Assigned task
Once you reach the line containing "Постер Принцесса и пират" in the entries below, write out that line and each one after it down to the line containing "Decorative Art Press-On Nails Set Kalsten", exactly and with nothing added.

Records to process
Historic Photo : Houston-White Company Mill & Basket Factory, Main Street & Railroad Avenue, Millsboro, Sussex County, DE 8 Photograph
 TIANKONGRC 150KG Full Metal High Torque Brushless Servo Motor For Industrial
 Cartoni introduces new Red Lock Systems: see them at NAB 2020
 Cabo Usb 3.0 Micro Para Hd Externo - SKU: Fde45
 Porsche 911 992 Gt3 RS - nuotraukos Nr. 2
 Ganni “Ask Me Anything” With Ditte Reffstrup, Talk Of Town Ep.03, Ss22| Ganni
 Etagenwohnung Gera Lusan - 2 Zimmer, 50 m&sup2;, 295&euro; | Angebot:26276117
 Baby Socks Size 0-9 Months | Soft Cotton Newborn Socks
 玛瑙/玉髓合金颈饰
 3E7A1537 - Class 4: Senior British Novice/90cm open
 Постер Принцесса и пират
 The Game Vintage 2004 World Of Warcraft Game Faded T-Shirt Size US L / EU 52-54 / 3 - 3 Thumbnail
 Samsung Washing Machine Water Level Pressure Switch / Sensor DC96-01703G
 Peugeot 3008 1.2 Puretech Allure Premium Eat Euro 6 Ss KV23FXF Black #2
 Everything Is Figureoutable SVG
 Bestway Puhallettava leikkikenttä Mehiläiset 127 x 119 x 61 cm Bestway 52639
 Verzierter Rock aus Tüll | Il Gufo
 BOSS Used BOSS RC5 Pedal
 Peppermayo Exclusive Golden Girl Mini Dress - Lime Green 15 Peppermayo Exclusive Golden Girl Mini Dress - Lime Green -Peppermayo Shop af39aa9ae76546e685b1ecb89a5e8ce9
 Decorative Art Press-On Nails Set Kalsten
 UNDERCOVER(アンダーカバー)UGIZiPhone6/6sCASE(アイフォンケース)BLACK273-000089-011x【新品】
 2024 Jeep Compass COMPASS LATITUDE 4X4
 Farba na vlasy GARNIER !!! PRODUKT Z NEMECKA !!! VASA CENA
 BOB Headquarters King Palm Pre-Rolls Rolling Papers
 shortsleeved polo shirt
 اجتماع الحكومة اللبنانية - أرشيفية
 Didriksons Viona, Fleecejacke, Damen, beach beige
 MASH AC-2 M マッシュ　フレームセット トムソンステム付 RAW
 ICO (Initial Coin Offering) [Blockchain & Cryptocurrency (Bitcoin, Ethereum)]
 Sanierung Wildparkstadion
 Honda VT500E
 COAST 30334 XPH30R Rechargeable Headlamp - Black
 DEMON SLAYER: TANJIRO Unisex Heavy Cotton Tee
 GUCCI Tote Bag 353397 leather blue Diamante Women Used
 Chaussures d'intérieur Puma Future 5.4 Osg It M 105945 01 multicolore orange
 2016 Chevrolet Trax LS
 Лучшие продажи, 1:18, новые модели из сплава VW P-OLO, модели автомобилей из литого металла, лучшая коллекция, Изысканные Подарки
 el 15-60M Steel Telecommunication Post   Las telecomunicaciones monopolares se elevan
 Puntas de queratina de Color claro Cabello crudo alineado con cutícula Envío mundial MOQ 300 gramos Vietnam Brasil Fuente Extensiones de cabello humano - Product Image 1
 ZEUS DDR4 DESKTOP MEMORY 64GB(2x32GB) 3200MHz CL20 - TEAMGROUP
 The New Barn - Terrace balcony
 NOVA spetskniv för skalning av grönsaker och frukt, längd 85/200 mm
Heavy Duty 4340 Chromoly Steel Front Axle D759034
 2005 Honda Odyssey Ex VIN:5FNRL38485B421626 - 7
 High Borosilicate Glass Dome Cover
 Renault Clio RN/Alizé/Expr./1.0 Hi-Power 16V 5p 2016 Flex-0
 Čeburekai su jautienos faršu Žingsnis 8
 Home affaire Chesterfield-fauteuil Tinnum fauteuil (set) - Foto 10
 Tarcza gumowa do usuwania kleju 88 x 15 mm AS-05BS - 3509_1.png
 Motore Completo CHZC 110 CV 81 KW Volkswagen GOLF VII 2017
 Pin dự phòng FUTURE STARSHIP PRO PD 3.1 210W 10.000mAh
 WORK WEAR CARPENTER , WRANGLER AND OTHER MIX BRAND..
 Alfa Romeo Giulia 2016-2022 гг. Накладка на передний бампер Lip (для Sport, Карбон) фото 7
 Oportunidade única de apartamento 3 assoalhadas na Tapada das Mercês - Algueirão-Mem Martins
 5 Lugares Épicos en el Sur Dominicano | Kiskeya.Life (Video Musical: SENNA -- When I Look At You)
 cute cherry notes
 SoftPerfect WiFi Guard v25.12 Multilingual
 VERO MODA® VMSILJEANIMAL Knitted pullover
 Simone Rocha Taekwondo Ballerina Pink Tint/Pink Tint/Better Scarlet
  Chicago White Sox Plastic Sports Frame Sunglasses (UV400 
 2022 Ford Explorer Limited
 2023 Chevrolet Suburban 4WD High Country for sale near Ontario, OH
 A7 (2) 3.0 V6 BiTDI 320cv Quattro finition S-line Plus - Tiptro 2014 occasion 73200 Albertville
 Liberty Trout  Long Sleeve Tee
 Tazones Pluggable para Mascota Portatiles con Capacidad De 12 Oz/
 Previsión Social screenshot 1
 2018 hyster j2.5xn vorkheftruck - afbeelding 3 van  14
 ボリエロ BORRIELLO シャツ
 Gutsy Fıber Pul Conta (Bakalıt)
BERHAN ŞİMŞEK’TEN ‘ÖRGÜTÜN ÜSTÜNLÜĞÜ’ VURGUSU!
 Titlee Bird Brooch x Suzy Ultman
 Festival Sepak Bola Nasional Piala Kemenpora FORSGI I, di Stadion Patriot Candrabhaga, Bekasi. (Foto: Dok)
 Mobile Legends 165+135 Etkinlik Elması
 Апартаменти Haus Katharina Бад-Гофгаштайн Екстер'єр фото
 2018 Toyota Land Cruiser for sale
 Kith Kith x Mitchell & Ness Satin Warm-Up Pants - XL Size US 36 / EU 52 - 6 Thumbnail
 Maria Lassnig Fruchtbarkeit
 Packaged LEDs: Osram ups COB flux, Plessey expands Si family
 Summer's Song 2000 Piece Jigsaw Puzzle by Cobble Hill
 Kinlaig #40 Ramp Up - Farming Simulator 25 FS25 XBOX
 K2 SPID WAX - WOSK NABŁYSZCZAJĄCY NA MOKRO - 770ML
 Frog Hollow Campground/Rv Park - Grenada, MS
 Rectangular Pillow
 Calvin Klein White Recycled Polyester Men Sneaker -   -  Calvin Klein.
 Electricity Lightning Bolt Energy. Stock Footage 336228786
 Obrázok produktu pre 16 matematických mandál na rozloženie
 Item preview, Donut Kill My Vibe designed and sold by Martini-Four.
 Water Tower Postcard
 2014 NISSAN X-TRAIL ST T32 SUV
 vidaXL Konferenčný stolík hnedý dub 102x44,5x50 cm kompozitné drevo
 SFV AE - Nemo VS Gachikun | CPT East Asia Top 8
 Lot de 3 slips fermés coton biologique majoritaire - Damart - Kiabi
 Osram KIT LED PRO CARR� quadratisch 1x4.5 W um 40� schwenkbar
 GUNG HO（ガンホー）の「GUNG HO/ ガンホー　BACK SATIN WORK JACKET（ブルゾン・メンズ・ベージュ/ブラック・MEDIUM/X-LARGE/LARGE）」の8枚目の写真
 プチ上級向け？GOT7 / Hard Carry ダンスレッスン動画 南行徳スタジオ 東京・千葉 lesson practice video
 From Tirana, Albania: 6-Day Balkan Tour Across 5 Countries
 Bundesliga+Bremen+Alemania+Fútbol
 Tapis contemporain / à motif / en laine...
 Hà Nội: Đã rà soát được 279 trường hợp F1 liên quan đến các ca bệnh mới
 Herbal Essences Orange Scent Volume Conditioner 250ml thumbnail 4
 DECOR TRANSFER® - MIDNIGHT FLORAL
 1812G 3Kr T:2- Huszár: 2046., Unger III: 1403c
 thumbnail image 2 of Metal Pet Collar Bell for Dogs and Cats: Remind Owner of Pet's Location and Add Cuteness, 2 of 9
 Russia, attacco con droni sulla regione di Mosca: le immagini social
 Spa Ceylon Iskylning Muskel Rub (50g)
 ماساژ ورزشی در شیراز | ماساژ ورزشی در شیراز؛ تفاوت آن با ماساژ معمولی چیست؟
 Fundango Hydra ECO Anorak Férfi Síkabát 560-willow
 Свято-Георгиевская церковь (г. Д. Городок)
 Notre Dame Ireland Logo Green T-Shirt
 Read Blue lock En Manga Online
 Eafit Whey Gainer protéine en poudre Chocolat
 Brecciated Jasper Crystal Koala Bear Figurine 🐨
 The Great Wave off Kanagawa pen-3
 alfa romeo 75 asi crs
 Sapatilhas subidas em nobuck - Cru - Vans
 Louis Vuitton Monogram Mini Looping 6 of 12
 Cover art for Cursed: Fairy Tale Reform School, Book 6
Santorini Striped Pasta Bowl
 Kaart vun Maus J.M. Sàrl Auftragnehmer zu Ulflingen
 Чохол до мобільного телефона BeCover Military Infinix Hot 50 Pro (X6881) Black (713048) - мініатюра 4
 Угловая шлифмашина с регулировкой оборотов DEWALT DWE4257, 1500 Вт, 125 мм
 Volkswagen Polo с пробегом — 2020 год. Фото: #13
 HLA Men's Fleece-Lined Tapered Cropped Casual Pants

Written response
 Постер Принцесса и пират
 The Game Vintage 2004 World Of Warcraft Game Faded T-Shirt Size US L / EU 52-54 / 3 - 3 Thumbnail
 Samsung Washing Machine Water Level Pressure Switch / Sensor DC96-01703G
 Peugeot 3008 1.2 Puretech Allure Premium Eat Euro 6 Ss KV23FXF Black #2
 Everything Is Figureoutable SVG
 Bestway Puhallettava leikkikenttä Mehiläiset 127 x 119 x 61 cm Bestway 52639
 Verzierter Rock aus Tüll | Il Gufo
 BOSS Used BOSS RC5 Pedal
 Peppermayo Exclusive Golden Girl Mini Dress - Lime Green 15 Peppermayo Exclusive Golden Girl Mini Dress - Lime Green -Peppermayo Shop af39aa9ae76546e685b1ecb89a5e8ce9
 Decorative Art Press-On Nails Set Kalsten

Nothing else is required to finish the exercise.